Microsoft keeps calling this a ‘workaround’ but it’s mitigation at best – sure, for the majority of applications it may be all that’s necessary, but it falls short of cross-the-board prevention. It’s not clear why they’re not more open about the cases that aren’t covered by the suggested workaround but it doesn’t take more than simple reasoning to reveal them. If you’re really concerned about the security of your application, keep reading.
Let’s go back to basics and look at where this issue stems from – all you need to do is differentiate between these three cases…
When the application is passed an encrypted value, it responds in one of three ways:
- When a valid ciphertext is received (one that is properly padded and contains valid data) the application responds normally (200 OK)
- When an invalid ciphertext is received (one that, when decrypted, does not end with valid padding) the application throws a cryptographic exception (500 Internal Server Error)
- When a valid ciphertext is received (one that is properly padded) but decrypts to an invalid value, the application displays a custom error message (200 OK)
And depending on how your application uses encryption, you are still able to do this even with a constant error page – here’s one blogger’s explanation (misses the point, IMO):
How about Microsoft’s workaround?
Well, while the workaround contains a really valuable information, relevant for every system (as for not disclosing the real error), and it will prevent the automated tool released by the researchers to hack your system, it will, by far, NOT protect you from a potential attack!
How so? The workaround assumes that the potential attacker will look for an HTTP error response status (500), or for an error page containing a specific exception message. However, it is enough for attacker to recognize an abnormal, or just different system behaviour on certain requests.
Let’s get back to our ASP.NET system that stores an encrypted sensitive information in a cookie. Each request, the system will probably decrypt this information and use it. In case the ciphertext in a cookie is invalid, an exception will be thrown, and the system may act according to one of the following scenarios:
· Return a 500 error response - very user unfriendly!
· Return a default ASP.NET YSOD exception page - extremely bad in production environment!
· Return a page stating only the exception’s message - also very bad!
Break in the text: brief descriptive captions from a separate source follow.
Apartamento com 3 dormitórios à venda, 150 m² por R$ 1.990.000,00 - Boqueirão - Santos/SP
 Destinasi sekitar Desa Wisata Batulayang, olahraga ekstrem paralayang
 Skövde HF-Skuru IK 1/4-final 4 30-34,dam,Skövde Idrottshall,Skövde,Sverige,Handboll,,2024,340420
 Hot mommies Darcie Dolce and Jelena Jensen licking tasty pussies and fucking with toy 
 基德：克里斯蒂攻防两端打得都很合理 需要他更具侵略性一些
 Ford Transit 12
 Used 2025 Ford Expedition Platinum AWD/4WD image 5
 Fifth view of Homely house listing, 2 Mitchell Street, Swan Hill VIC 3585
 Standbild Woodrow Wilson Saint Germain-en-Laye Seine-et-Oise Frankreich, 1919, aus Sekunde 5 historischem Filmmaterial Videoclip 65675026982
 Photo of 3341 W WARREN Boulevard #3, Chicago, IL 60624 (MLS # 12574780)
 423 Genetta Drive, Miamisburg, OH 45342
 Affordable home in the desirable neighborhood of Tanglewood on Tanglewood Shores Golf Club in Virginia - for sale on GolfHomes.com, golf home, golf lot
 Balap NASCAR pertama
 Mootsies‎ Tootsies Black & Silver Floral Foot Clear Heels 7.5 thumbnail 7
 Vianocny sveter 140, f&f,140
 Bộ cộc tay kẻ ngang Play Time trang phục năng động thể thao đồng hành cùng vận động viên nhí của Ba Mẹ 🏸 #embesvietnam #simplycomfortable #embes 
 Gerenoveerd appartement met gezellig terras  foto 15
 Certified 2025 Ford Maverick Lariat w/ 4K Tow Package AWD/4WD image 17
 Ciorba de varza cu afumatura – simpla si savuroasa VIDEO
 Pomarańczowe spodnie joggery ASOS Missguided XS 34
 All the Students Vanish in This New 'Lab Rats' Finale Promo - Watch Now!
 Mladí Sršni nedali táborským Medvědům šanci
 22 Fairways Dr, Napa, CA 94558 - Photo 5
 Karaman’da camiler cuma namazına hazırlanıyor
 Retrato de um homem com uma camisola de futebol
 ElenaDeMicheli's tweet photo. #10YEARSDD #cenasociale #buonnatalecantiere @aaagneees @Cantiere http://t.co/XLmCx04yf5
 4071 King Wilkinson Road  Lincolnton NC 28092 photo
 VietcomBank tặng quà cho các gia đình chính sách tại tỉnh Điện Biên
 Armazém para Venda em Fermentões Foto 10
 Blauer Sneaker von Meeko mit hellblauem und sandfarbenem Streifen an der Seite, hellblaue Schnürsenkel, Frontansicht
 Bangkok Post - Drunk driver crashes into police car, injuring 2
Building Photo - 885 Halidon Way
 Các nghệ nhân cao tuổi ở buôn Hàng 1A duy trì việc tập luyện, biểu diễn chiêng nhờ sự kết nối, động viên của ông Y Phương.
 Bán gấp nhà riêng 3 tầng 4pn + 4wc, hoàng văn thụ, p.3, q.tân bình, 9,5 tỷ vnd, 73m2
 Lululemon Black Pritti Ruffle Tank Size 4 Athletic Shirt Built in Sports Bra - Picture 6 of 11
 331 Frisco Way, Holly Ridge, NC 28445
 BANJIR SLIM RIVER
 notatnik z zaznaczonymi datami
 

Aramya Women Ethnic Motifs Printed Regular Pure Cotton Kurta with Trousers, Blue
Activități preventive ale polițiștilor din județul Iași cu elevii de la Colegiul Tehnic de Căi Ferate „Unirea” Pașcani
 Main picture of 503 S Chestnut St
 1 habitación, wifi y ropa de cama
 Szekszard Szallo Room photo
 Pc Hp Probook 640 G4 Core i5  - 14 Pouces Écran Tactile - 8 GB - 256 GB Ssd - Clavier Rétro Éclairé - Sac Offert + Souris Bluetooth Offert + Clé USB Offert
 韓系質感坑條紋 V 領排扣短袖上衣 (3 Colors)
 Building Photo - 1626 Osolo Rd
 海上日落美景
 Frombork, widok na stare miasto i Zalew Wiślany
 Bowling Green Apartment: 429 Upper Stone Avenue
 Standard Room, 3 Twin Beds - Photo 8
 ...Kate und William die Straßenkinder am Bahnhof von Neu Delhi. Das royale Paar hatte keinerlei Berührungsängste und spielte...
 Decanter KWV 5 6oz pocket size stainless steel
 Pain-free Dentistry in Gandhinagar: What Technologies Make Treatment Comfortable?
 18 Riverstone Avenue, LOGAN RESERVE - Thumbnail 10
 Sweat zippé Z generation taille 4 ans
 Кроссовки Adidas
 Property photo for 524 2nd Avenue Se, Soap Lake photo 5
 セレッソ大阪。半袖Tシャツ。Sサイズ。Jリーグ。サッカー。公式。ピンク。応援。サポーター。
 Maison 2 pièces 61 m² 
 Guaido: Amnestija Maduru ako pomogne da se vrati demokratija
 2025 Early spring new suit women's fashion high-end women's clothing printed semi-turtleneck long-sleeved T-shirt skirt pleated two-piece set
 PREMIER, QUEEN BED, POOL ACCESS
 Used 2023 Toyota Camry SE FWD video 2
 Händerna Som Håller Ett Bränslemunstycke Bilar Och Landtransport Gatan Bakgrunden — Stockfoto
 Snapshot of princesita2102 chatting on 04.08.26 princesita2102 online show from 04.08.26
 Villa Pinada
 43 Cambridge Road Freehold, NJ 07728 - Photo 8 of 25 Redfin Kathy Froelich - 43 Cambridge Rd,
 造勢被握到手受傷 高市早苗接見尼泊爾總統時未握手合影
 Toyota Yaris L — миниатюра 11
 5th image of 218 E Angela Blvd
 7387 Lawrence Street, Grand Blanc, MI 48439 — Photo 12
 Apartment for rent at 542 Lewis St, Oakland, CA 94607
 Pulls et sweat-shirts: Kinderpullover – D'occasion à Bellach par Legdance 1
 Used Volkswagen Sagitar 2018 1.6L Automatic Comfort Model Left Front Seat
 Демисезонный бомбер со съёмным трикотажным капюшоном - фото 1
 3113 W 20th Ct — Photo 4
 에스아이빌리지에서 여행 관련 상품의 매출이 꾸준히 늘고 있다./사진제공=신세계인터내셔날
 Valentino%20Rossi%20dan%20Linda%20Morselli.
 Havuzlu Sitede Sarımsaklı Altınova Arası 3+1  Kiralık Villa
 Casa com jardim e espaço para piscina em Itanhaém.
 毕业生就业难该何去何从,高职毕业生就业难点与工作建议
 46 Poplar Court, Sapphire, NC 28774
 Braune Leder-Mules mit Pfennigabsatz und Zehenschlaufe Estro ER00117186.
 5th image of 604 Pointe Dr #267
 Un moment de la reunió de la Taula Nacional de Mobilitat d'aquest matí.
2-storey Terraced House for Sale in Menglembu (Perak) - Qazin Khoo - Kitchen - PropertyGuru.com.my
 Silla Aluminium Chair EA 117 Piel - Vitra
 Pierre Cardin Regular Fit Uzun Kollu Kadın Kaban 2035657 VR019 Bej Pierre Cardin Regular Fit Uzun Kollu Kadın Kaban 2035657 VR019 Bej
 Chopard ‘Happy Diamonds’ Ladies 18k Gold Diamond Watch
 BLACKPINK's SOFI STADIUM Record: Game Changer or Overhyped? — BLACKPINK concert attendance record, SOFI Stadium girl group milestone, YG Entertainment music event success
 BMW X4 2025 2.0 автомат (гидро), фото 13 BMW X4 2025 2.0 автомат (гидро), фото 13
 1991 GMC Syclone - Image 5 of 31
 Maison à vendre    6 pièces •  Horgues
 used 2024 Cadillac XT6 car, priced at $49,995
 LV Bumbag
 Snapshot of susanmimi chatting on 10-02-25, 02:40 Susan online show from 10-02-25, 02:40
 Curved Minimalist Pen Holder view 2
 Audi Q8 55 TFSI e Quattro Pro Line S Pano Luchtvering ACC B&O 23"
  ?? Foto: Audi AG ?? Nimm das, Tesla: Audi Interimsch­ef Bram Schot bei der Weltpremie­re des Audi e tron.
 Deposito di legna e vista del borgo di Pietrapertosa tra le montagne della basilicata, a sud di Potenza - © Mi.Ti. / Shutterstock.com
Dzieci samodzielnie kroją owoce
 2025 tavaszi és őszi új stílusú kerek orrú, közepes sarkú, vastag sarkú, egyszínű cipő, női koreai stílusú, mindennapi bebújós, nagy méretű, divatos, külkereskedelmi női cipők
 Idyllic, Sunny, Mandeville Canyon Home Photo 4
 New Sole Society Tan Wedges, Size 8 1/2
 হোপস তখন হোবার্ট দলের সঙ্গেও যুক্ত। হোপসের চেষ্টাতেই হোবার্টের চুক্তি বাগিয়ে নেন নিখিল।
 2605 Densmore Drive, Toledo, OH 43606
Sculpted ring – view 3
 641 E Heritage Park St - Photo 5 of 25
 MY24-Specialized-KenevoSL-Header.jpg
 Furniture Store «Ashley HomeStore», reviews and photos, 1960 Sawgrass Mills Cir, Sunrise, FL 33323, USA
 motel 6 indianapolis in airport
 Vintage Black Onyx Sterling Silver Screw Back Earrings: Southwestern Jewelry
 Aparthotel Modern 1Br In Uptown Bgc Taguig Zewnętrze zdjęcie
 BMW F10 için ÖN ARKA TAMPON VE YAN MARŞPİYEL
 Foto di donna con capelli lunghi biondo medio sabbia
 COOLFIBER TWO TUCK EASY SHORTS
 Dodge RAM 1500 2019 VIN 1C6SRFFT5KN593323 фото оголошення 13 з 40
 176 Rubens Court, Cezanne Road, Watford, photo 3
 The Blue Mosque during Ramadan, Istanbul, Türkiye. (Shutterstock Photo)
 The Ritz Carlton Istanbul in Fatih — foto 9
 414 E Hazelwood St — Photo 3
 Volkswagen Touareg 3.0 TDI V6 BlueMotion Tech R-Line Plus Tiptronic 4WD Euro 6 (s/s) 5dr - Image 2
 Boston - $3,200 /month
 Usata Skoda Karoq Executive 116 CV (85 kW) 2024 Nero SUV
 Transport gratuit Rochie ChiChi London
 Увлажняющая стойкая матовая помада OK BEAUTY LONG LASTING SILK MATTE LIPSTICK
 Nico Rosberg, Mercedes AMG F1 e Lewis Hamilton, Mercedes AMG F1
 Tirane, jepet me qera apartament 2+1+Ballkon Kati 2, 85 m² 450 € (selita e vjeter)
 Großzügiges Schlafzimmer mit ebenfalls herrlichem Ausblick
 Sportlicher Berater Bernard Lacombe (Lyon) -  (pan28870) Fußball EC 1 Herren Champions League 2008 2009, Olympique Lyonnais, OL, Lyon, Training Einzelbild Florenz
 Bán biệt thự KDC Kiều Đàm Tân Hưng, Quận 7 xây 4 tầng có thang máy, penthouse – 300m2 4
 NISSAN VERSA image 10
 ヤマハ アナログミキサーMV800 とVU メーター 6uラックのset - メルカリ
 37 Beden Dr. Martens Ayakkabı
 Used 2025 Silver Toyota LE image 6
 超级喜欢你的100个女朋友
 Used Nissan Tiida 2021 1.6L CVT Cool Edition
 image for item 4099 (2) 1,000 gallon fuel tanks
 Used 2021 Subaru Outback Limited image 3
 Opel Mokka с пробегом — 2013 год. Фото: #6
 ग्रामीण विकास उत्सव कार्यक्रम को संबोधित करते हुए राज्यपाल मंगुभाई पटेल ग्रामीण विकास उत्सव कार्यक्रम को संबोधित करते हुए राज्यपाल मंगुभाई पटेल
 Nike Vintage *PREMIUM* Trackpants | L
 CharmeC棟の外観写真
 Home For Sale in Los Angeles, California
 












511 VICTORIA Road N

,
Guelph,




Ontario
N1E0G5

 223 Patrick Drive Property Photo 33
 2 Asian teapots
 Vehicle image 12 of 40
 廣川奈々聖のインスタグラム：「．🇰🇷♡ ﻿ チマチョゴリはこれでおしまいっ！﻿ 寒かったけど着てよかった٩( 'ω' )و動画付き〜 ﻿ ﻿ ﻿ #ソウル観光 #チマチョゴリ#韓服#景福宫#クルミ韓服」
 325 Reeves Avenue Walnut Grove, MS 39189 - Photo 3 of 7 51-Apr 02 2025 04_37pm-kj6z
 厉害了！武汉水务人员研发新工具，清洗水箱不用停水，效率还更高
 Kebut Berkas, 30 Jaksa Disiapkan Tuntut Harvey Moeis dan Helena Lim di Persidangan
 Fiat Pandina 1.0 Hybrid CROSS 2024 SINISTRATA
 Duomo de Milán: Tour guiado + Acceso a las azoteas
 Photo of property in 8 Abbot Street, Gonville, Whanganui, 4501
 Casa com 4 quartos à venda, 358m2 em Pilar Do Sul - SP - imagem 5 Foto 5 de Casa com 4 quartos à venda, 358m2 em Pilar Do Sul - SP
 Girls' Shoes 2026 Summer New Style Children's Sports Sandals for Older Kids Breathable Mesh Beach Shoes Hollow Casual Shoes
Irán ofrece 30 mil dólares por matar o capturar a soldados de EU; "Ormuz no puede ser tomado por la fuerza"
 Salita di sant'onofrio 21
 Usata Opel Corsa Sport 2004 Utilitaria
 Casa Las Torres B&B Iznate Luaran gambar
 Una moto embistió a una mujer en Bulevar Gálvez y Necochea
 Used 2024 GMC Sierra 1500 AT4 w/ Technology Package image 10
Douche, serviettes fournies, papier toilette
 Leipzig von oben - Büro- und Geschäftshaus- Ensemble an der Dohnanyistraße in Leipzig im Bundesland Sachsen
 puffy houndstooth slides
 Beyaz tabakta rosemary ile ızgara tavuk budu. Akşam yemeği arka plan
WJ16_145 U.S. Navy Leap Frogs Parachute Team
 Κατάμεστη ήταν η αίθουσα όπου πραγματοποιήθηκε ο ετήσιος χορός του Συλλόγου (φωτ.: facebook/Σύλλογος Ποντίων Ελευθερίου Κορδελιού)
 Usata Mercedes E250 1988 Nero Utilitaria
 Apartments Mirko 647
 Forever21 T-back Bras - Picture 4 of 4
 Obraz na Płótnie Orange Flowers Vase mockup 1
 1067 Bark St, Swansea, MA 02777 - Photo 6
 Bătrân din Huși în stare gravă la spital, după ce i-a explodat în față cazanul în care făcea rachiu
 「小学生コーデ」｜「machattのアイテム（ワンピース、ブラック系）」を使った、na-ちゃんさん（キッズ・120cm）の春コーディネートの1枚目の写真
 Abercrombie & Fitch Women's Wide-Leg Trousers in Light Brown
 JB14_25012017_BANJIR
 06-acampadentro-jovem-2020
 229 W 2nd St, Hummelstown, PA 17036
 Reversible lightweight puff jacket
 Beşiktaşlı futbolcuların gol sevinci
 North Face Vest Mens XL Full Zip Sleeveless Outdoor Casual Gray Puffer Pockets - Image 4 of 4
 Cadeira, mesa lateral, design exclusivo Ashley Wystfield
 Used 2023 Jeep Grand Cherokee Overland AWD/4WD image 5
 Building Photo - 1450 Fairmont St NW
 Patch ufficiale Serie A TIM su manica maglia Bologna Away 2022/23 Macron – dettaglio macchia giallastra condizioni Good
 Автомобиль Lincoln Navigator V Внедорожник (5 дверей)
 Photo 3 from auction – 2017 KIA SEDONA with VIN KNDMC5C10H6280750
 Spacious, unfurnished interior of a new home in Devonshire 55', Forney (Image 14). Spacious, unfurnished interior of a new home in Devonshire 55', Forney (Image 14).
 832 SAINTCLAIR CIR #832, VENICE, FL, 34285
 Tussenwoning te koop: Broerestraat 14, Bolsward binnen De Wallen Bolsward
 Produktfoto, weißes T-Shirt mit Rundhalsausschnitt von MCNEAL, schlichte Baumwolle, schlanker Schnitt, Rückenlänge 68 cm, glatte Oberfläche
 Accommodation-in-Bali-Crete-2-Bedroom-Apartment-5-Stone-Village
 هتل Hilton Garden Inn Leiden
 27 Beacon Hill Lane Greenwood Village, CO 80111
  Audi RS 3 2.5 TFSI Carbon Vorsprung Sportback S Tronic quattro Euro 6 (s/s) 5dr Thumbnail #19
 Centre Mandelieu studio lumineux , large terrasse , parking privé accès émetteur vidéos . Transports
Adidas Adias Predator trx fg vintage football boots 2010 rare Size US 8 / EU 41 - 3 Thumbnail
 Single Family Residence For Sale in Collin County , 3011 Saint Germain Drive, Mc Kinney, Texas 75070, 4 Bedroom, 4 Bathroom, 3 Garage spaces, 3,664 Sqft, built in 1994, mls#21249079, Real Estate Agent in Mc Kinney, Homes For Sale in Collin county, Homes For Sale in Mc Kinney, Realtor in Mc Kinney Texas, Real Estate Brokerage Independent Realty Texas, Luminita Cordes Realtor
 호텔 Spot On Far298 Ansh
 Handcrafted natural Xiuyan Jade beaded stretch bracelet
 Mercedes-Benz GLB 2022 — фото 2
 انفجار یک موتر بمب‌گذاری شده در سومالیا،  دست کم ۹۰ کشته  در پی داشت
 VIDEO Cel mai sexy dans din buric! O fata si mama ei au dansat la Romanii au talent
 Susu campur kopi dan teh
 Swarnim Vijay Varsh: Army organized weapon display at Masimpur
· Return a constant page, stating there was an error, without providing details– a good practice, this is actually the Microsoft’s workaround
· “Swallow” the exception, and behave like the cookie does not exist. The response may be a redirect to another pager, or just a a slightly changed HTML (instead of user’s name, a “login” link) – This is the way ASP.NET Forms Authentication works.
Note that every one of the possible responses is different from the normal one. Even the last scenario I’ve described above, as clean as it is, still returns a distinctively different response. Therefore, an attacker can take advantage of it, and write a simple script that infers this abnormal behaviour to an Invalid Oracle’s answer. It is that simple!
That’s mostly right except that it’s not sufficient to detect any error condition – you need to be able to discern between two specific error conditions (ciphertext not correctly padded vs. ciphertext is correctly padded but decrypts to an invalid value).
If visitors to your site can do this, you’re still vulnerable. Here’s a scenario: you don’t rely on Forms Authentication, but instead have a custom authentication scheme that relies on encrypted cookies. If an invalid cookie is submitted, you treat the user as anonymous; but if an exception is thrown during decryption, Application_Error kicks in. This scenario, not entirely uncommon, still allows the attacker to replay the request and differentiate between the 3 possible replies.
How does your application respond in these scenarios and how confident are you of the answer?